Para reducir los daños, los edificios japoneses incorporan diferentes sistemas de protección sísmica. Entre las principales estrategias se encuentran el aislamiento de la estructura respecto al suelo, mecanismos capaces de disipar la energía generada por el movimiento y materiales flexibles que permiten que las construcciones se adapten a las fuerzas del terremoto sin oponerse bruscamente a ellas.
La elevada actividad sísmica de Japón está relacionada con su ubicación en el Cinturón de Fuego del Pacífico, una extensa zona geológica que concentra aproximadamente el 90 % de los terremotos del planeta y cerca del 75 % de los volcanes activos e inactivos. Esta condición convierte al país en una de las regiones más expuestas a estos fenómenos, como ocurrió con el devastador terremoto de 2011.

Japón oriental se desplazó hasta 2,4 metros
Conocido oficialmente como el gran terremoto de Japón Oriental, el sismo ocurrido el 11 de marzo de 2011 alcanzó una magnitud de entre 9.0 y 9.1, lo que lo convirtió en uno de los temblores más potentes registrados desde que existen mediciones instrumentales. La liberación de energía se prolongó durante aproximadamente seis minutos y fue tan intensa que desplazó la isla de Honshu cerca de 2,4 metros hacia el este, además de provocar una ligera alteración en el eje de rotación de la Tierra.
El terremoto tuvo su epicentro a unos 130 kilómetros al este de Honshu y ocurrió a las 14:46, dejando más de 15.000 personas fallecidas. Minutos después, un tsunami con olas que alcanzaron hasta 40 metros golpeó la costa japonesa y agravó la magnitud de la tragedia. Entre los daños más graves estuvo el desastre de la central nuclear de Fukushima, donde se produjo la fusión de tres reactores, mientras que posteriormente se registraron numerosas réplicas de gran intensidad.

Además de los efectos visibles sobre el territorio, los investigadores identificaron otro fenómeno relacionado con la enorme energía liberada por el sismo. Las ondas sísmicas atravesaron el interior del planeta y rebotaron en el núcleo terrestre.
Este fenómeno, que hasta entonces no había sido documentado de esa manera, fue analizado por investigadores como el sismólogo Luis Rivera, de la Universidad de Estrasburgo y uno de los coautores del estudio.
Un fenómeno que no había sido documentado de esa manera
Según explicó, unos 15 minutos después del terremoto principal, una onda S, que se desplaza por el interior de la Tierra, llegó hasta la interfaz entre el núcleo y el manto. Debido a las propiedades físicas de ambos medios, la onda se reflejó por completo y regresó hacia la superficie.
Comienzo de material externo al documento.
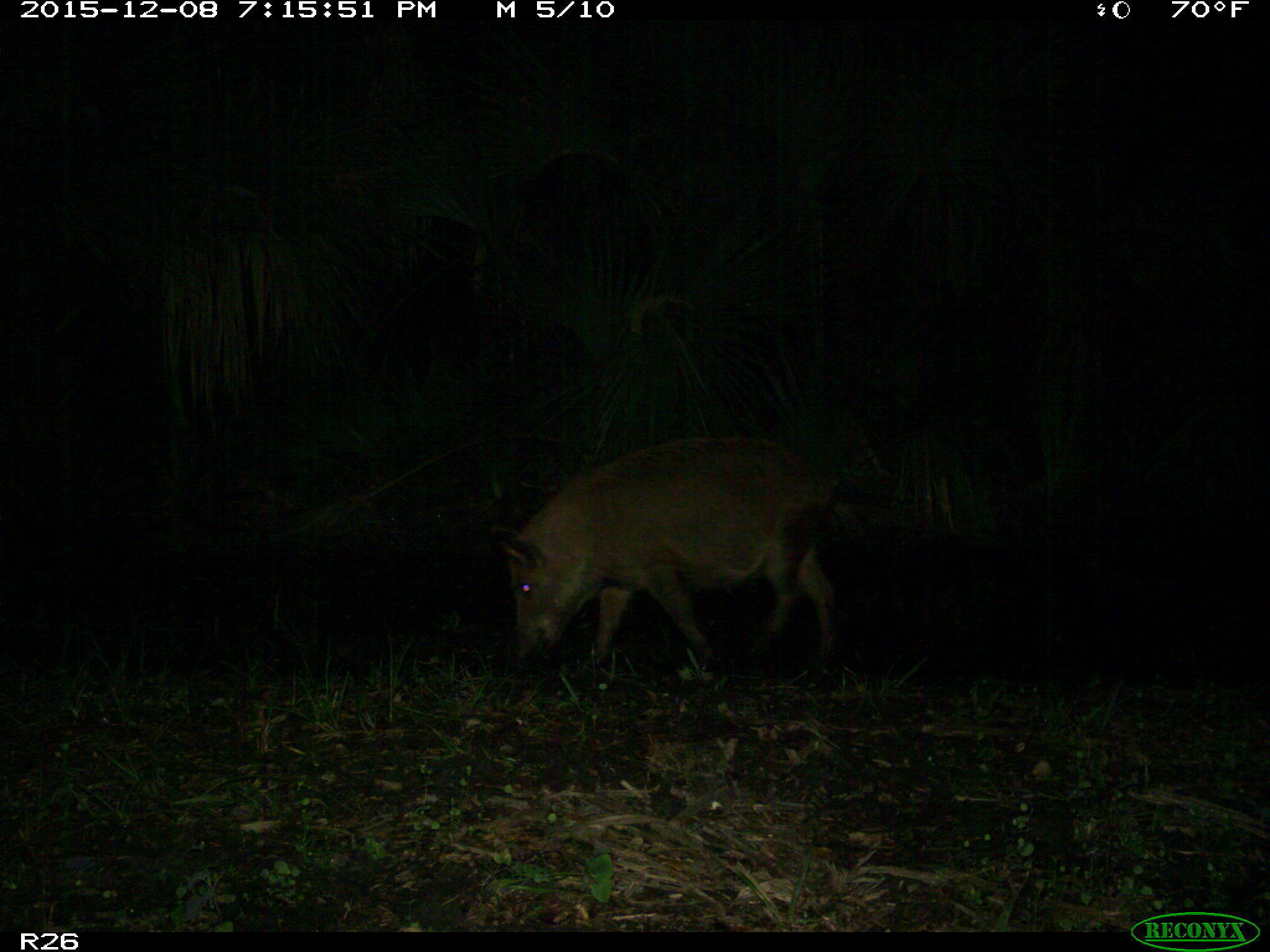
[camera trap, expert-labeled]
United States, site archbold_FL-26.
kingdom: Animalia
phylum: Chordata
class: Mammalia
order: Artiodactyla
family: Suidae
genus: Sus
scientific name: Sus scrofa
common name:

A diferencia de las ondas P, o de compresión, las ondas S no pueden propagarse a través de fluidos.

La investigación de Rivera se ha centrado durante años en este tipo de ondas sísmicas verticales, debido a su particular comportamiento. Estas pueden descender hasta el núcleo terrestre, rebotar y regresar hacia la superficie, pero al encontrarse con la atmósfera, que no es un medio sólido, no logran propagarse por ella y vuelven a desplazarse hacia el interior del planeta. Cuando el terremoto alcanza una intensidad excepcional, la onda puede permanecer atrapada en este proceso durante un tiempo, hasta que finalmente pierde energía y se atenúa.
En el caso del gran terremoto de Japón Oriental, la onda S fue tan intensa que, durante su primer recorrido, provocó un desplazamiento de la superficie terrestre que empujó a Japón varios milímetros hacia el este. A partir de los registros de 1.200 receptores GNSS, los investigadores determinaron que el movimiento estuvo entre cinco y seis milímetros. Este desplazamiento se sumó a la enorme deformación provocada directamente por el terremoto, que llegó a mover la isla de Honshu hasta 2,4 metros y produjo una ligera modificación en el eje de rotación terrestre.

“El desplazamiento de 2,4 metros asociado al terremoto de Tohoku, la región donde más castigó, fue enorme, pero estaba localizado: las estaciones cercanas a la zona de ruptura se movieron mucho, mientras que en el sur de Japón el movimiento fue mucho menor”, explicó Sunyoung Park, geofísica de la Universidad de Chicago y primera autora del estudio.
Luego, agregó: “En cambio, este desplazamiento escalonado de 5–6 milímetros es prácticamente uniforme en todo Japón, desde Hokkaido (la isla más al norte) hasta Kyushu (la más sureña)”.